Integrating High-Quality Audio into Mobile Design

Dave Sparks, Sonic Networks
Mar 29, 2005 (5:00 AM)

Multimedia functionality is becoming more important in handheld products, and consumers are demanding higher fidelity audio in their wireless devices, PCs, games, software applications, and music synthesizers.

In order to meet this demand and enable high-quality music playback on a wide range of consumer devices, product designers must trade-off performance, memory, and power consumption to optimize for user preferences and expectations. As a result, there are some key considerations when integrating audio synthesis into an embedded platform, including the functional components of the systems, related standards, design options, memory issues, and performance trade-offs.

Differentiating to Compete
As consumers continually demand more features and functionality from their mobile handsets, mobile operators continue to look for new ways to differentiate product offerings and expand revenue streams. In turn, these operators drive handset/terminal manufactures to provide them with products that offer the consumers more capabilities, features, and options. At the same time, they look to source handsets from manufactures that can offer their network some differentiation over their wireless competition.
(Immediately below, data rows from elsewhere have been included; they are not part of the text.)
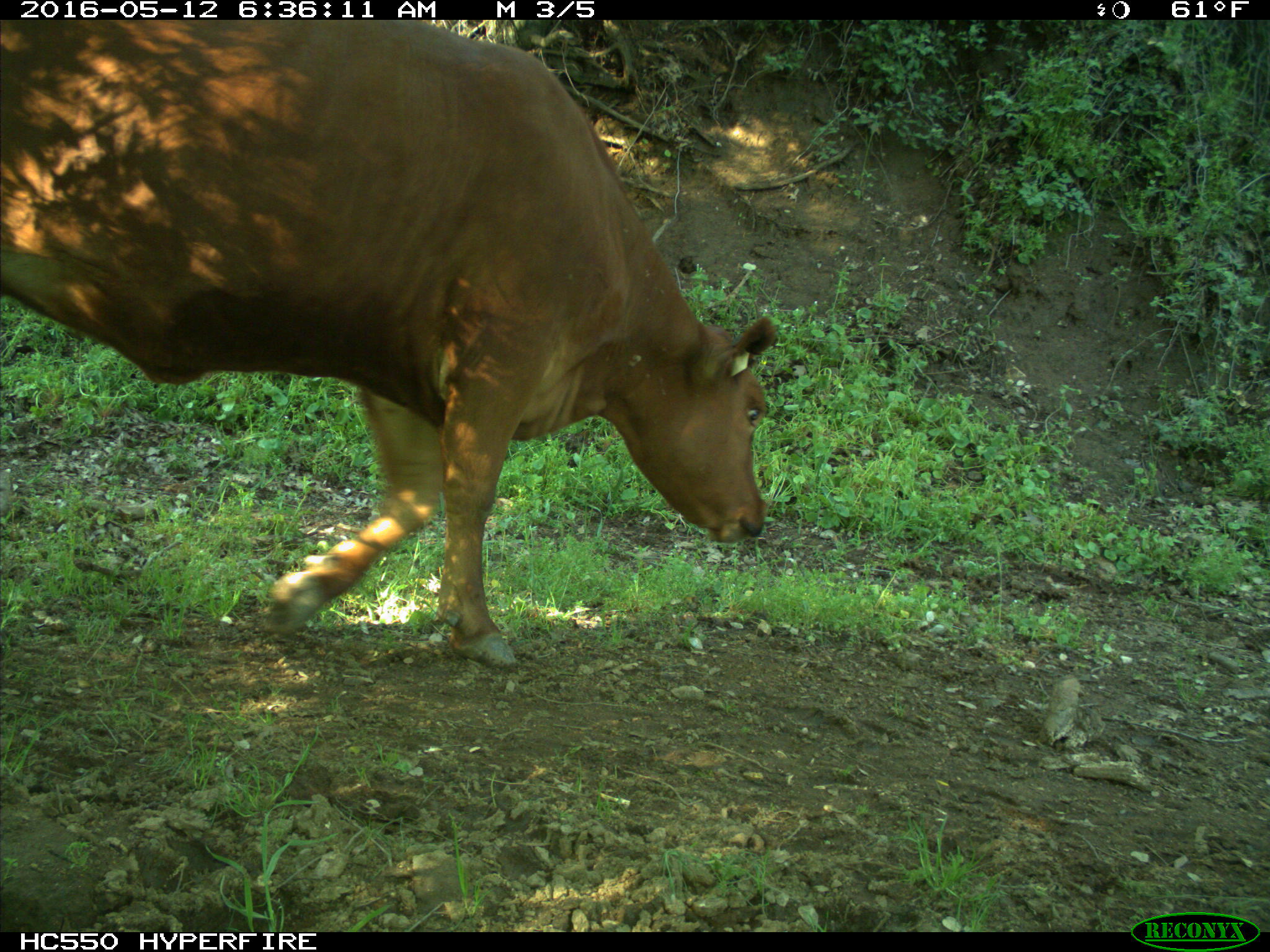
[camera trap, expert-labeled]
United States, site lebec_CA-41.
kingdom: Animalia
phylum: Chordata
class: Mammalia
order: Artiodactyla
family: Bovidae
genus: Bos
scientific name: Bos taurus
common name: domestic cow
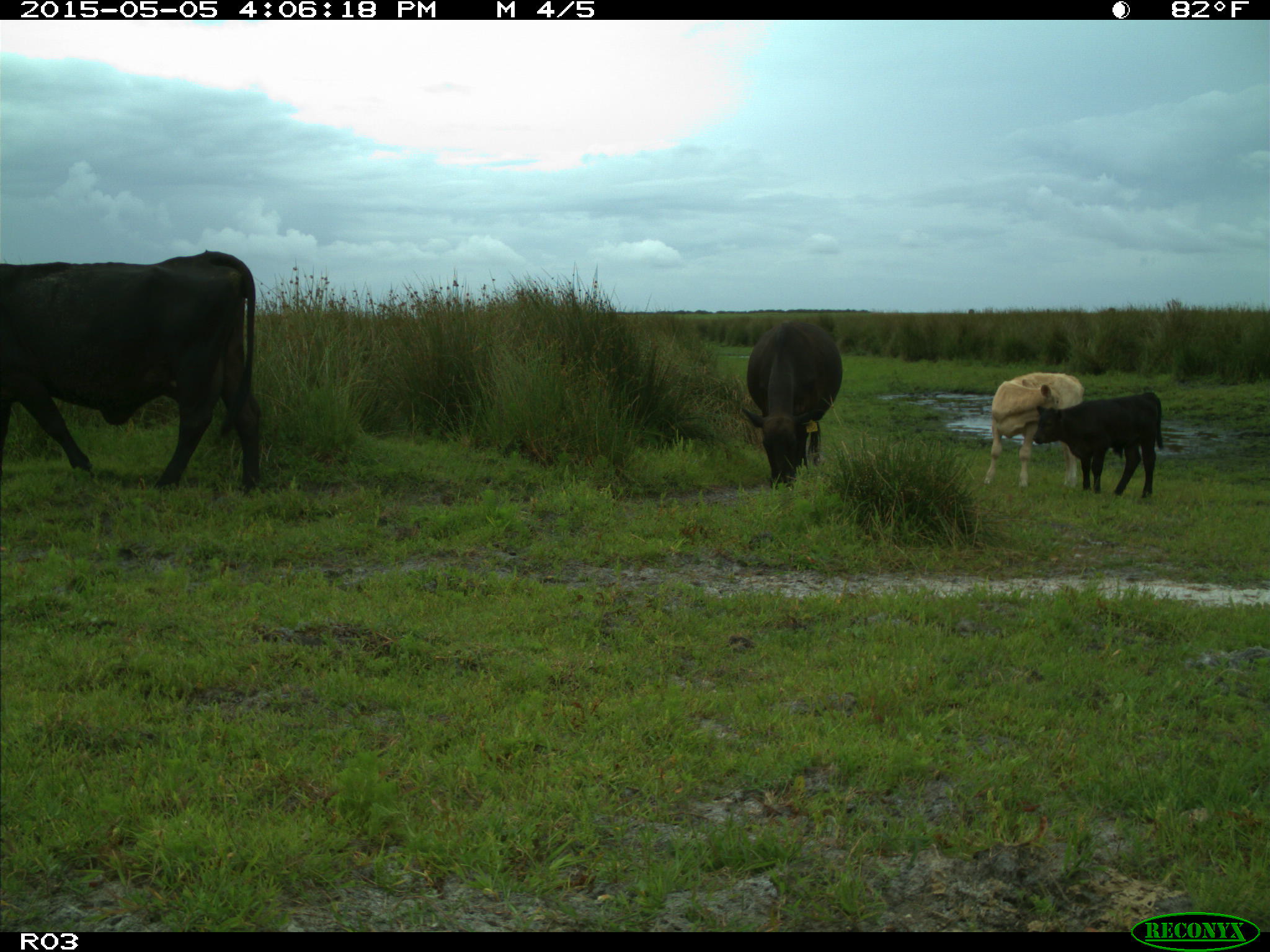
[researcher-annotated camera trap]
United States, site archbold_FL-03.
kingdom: Animalia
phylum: Chordata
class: Mammalia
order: Artiodactyla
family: Bovidae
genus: Bos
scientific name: Bos taurus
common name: domestic cow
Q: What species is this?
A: Bos taurus (domestic cow).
MIDI Audio synthesis is one such feature that has provided an opportunity to both differentiate products and increase revenue by way of polyphonic ringtone capabilities. Therefore, it is becoming more important for embedded designers to understand the major issues and design techniques when integrating a high-quality audio synthesis solution into a mobile platform.

MIDI — The Format Standard
There are dozens of different file formats that have been developed over the years for storing data for audio synthesis. The most widely accepted standards-based format is the Standard MIDI File (SMF), a standard jointly overseen by the MIDI Manufacturers Association (MMA) and the Association of Musical Electronics Industry (AMEI).
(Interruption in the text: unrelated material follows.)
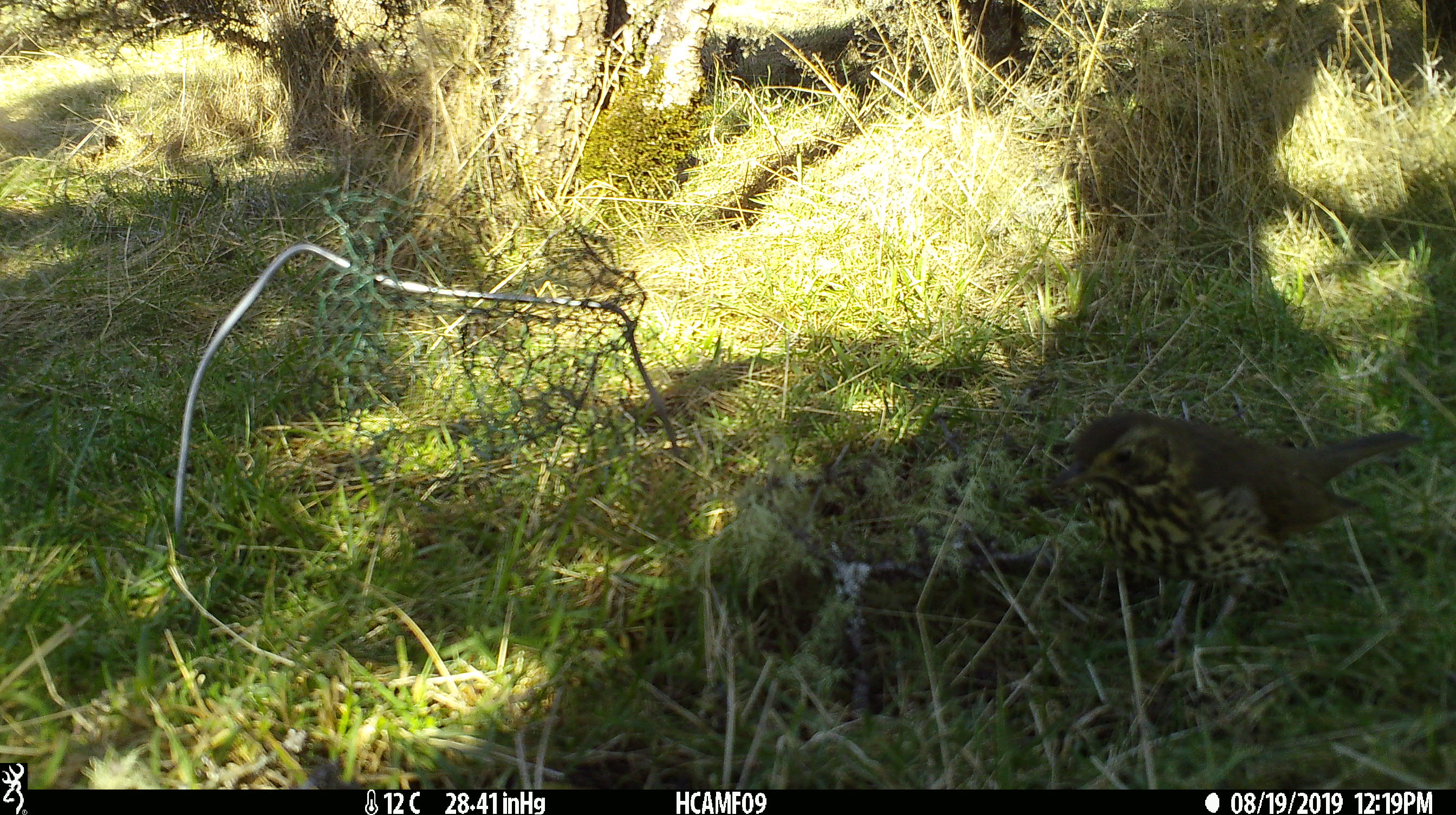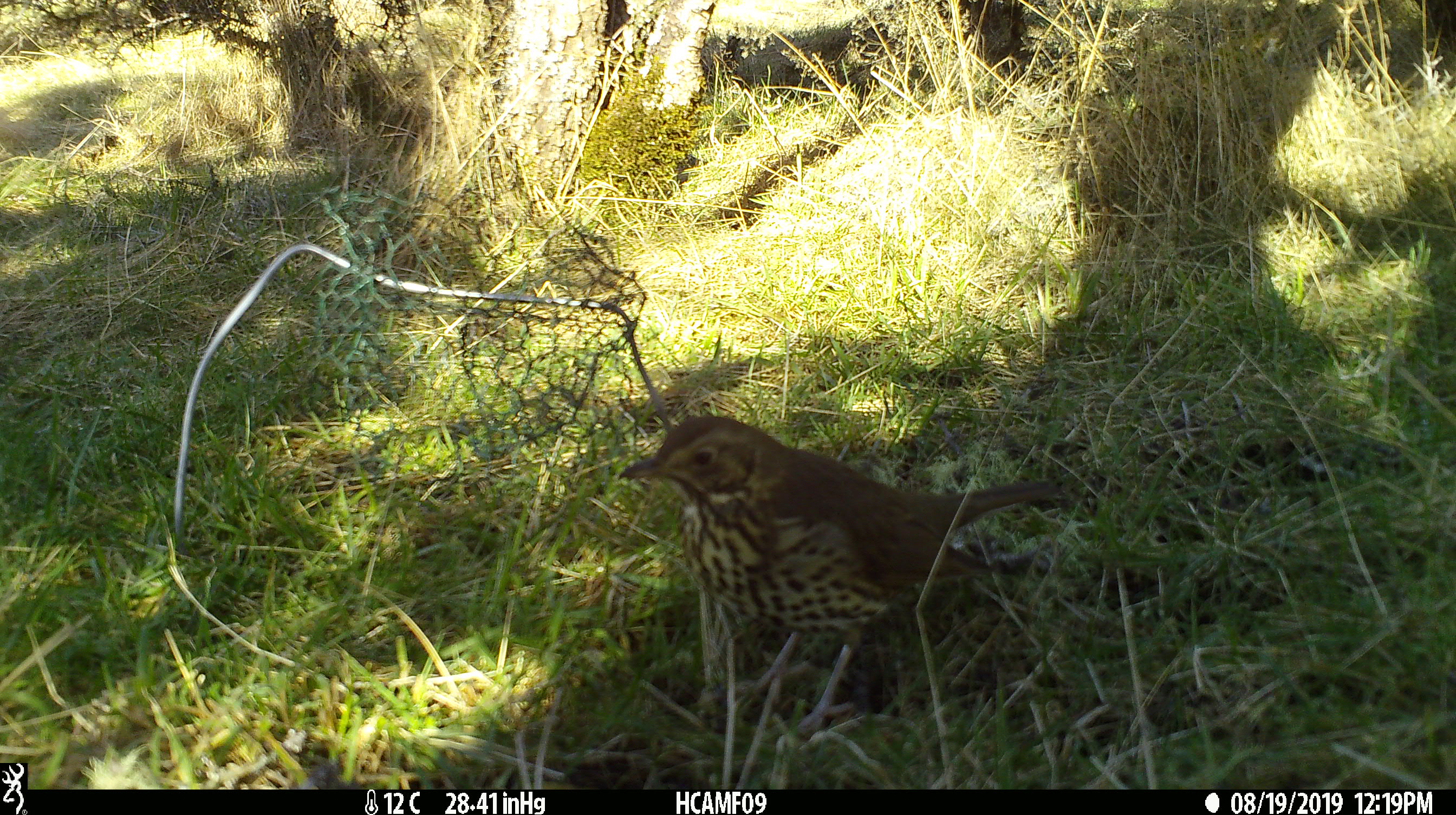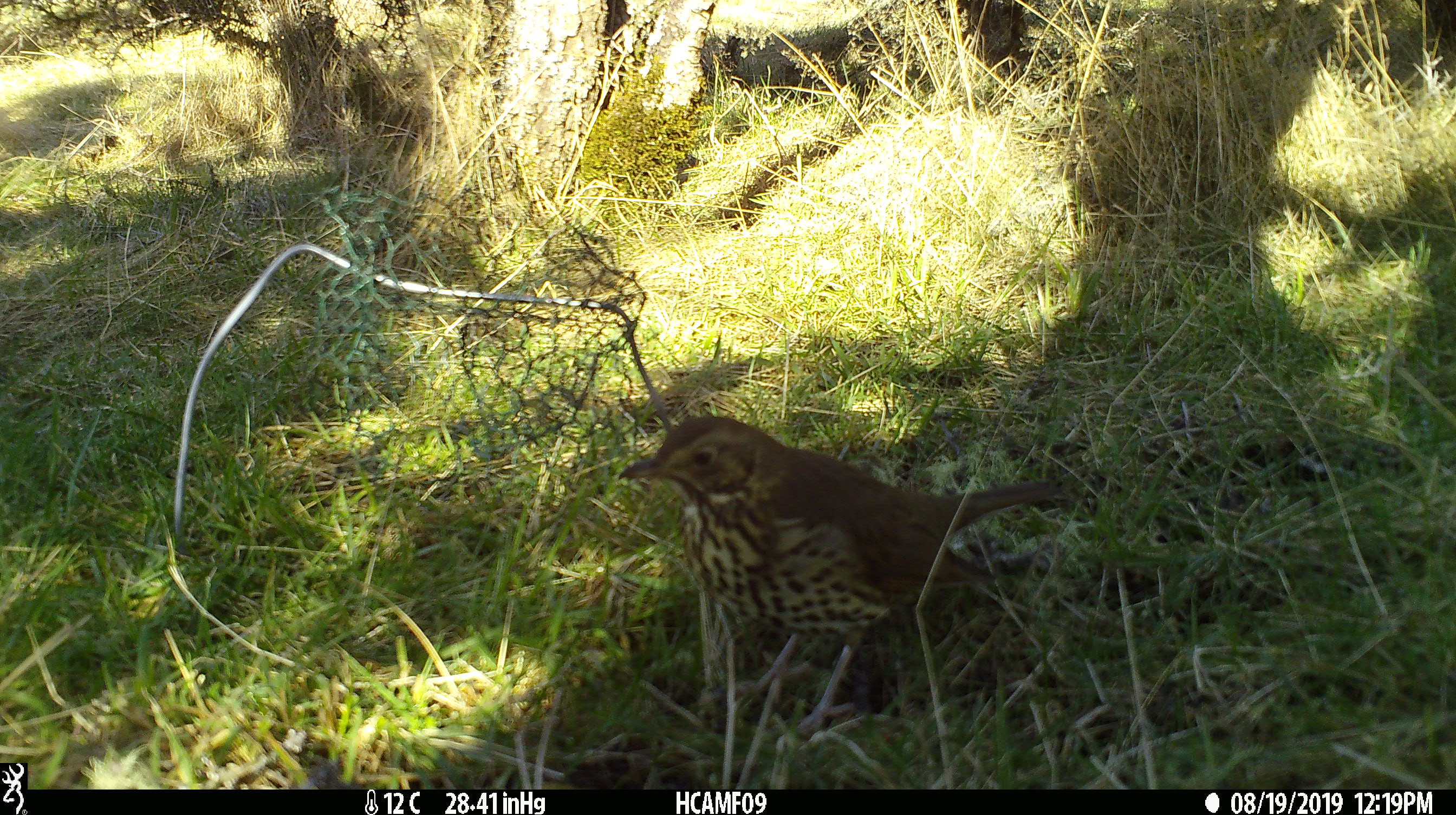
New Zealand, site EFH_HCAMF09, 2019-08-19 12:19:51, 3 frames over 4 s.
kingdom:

The MIDI standard originated as a protocol to transmit a musical performance over a 31.25Kbits/s serial cable. With limited bandwidth available, the protocol comprises primarily control data such as "Note-On," signifying the moment when a performer presses a note on a musical keyboard, and "Note-Off," signifying when the note is released.

The SMF format was created in the 1980's as a means to capture the MIDI data stream into a file for editing on a computer. Events are stored in a stream format with the addition of delta timestamps to mark the amount of time since the last event. The file format is very compact, with a typical files size between 10 and 100KB. A similar file stored in a perceptive audio coder format such as MP3 would be 4MB. While MIDI behaves similar to a codec at the receiver end, an encoder that can encode an arbitrary audio stream is impractical today.

Synthesizing Audio
MIDI is able to achieve these levels of "compression" because the audio data itself is not stored in the file, only the actions of the performer, similar to the concept of a player piano roll with its coded instructions of what notes to play when, how hard to play them and for what duration. The audio synthesis engine then interprets this data into audio producing actions using a synthesis algorithm. There are two common forms of synthesis used in mobile platforms today: frequency modulation (FM) and sample-based synthesis or more simply, sampling synthesizer.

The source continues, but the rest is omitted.